### DIRECTIVE:
Rewrite the passage of the self-compassion post from "What is Self-Compassion?" through "a daily basis.", putting "warmth" wherever "kindness" appears.

### EXTRACT TO READ:
== Segment start ==
Do you find yourself constantly picking fault with yourself, from your appearance to your parenting skills If you’ve ever tried to ‘be more positive’, you’ll know that trying to silence your inner critic is hard, I know it was for me. So how do we actually do it? Today’s post will highlight why self-compassion might be the key to taking back the power from your inner critic and show you how to get started.
What is Self-Compassion?
I’m sure you’ve heard the term “self-compassion” a million times, but with the word being thrown around so much these days, do you really know what it means?
When you’re self-compassionate it means that when you fail, make a mistakes or feel inadequate that you aren’t mean and critical of yourself. Instead you show yourself kindness, patience and understanding.
Being self-compassionate is an attitude toward your thoughts, feelings and behaviours. It doesn’t mean that you don’t feel the pain and suffering. But you don’t tear yourself down, judge yourself harshly or point out all your flaws.
Sounds good right?
Why is Self-Compassion important?
I’m sure from just getting clear on what self-compassion actually is, that you can see that it’s important. Without self-compassion your inner critic has all the power and makes all of your decisions, on a daily basis.
Your inner critic runs wild without the presence of self-compassion, and when your inner critic is running the show you aren’t able to think rationally or calmly. It’s just not possible and I’m going to explain why in a minute. But, your thoughts will go into negative over drive, your feelings run wild and you’ll react, often not in a way that is helpful to you in that moment.
And being self-compassionate means you support and encourage yourself. You can remind yourself that you’re simply human and like the rest of us you’re not ‘perfect’, so you’re able to bounce back quicker and with more motivation when you face setbacks in life.
Why is it so easy to be Self Critical?
So if self-compassion is so great, why is self-criticism so automatic?
First, let’s be clear, it’s not you! There is nothing ‘wrong’ with you if you are super self-critical at the minute, and here a few reasons why that’s true.
1. It’s in your Nature
I’m not going to become ‘professor Trusdale’ on you, but simply put, we all have a parasympathetic nervous system and a sympathetic nervous system.
Your parasympathetic nervous system is linked to self-compassion and being calm and at peace, whereas your sympathetic nervous system is linked to your fight, flight or freeze response.
Neither one is better than the other, they are both very much needed and serve a purpose. The problem is that although we have evolved in many ways over the centuries, your brains is still very primitive in a lot of ways.
So back when we had to hunt food, be ‘on guard’ against attack and being thrown out of our ‘tribe’ meant life or death, then our ‘threat system’ needed to be on high alert every day!
Fast forward to 2022, when luckily for most of us this isn’t a daily problem, our threat system can cause a few problems. Because of the way or brains our wired, they respond to external and internal threats in exactly the same way, it doesn’t actually know the difference.
So your brain and body respond in the same way to you walking into a crowded room feeling anxious, as it would if you came face to face with a sabre toothed tiger! It senses a threat, and your fight, flight or freeze is activated, it’s your body’s natural response.
2. Early Experiences
We all have different experiences as we go through life. But if you we’re raised in an environment that perhaps lacked safety and security, you will probably find that your ‘threat mode’ is switched on a lot more than someone’s who didn’t.
== Segment end ==
### RECORD SET:
== Segment start ==
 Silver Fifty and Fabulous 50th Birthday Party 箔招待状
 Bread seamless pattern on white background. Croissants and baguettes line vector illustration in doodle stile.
== Segment end ==
== Segment start ==
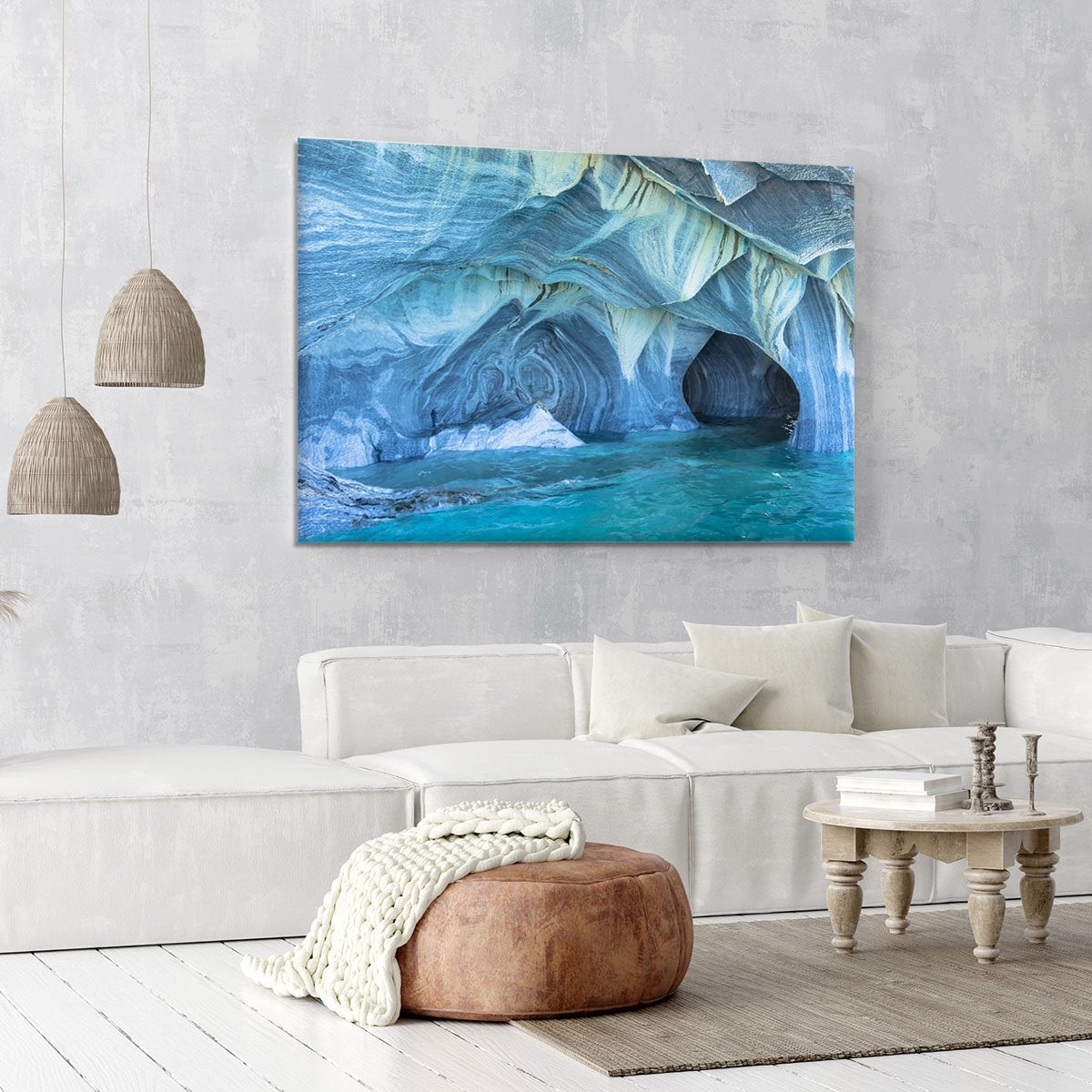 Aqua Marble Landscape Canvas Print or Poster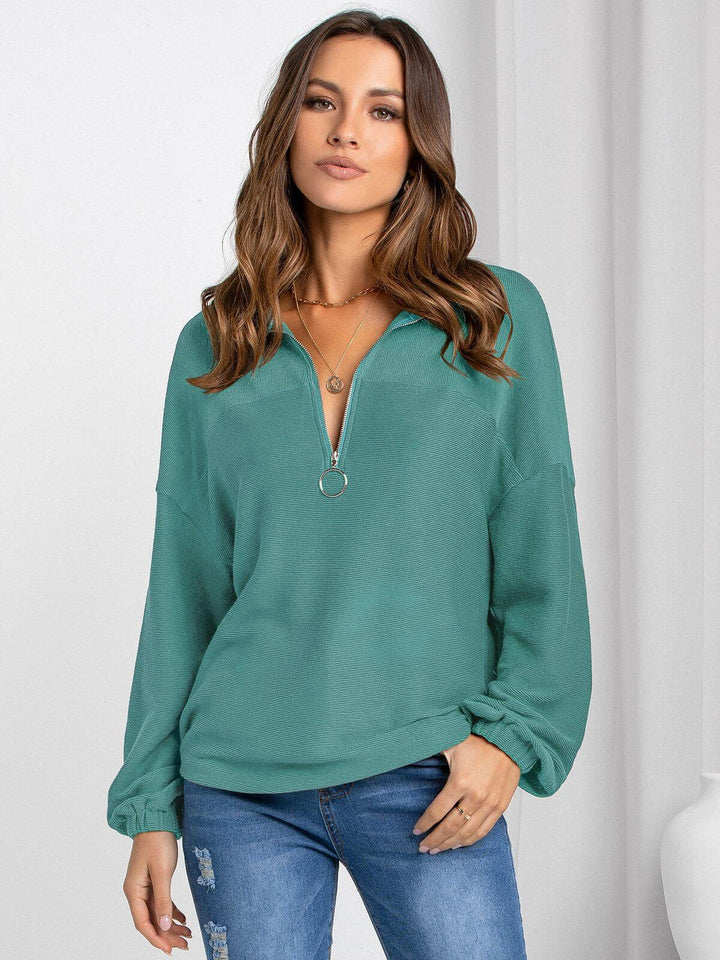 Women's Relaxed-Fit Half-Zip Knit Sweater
== Segment end ==
### RESULT OF THIS TASK:
What is Self-Compassion?
I’m sure you’ve heard the term “self-compassion” a million times, but with the word being thrown around so much these days, do you really know what it means?
When you’re self-compassionate it means that when you fail, make a mistakes or feel inadequate that you aren’t mean and critical of yourself. Instead you show yourself warmth, patience and understanding.
Being self-compassionate is an attitude toward your thoughts, feelings and behaviours. It doesn’t mean that you don’t feel the pain and suffering. But you don’t tear yourself down, judge yourself harshly or point out all your flaws.
Sounds good right?
Why is Self-Compassion important?
I’m sure from just getting clear on what self-compassion actually is, that you can see that it’s important. Without self-compassion your inner critic has all the power and makes all of your decisions, on a daily basis.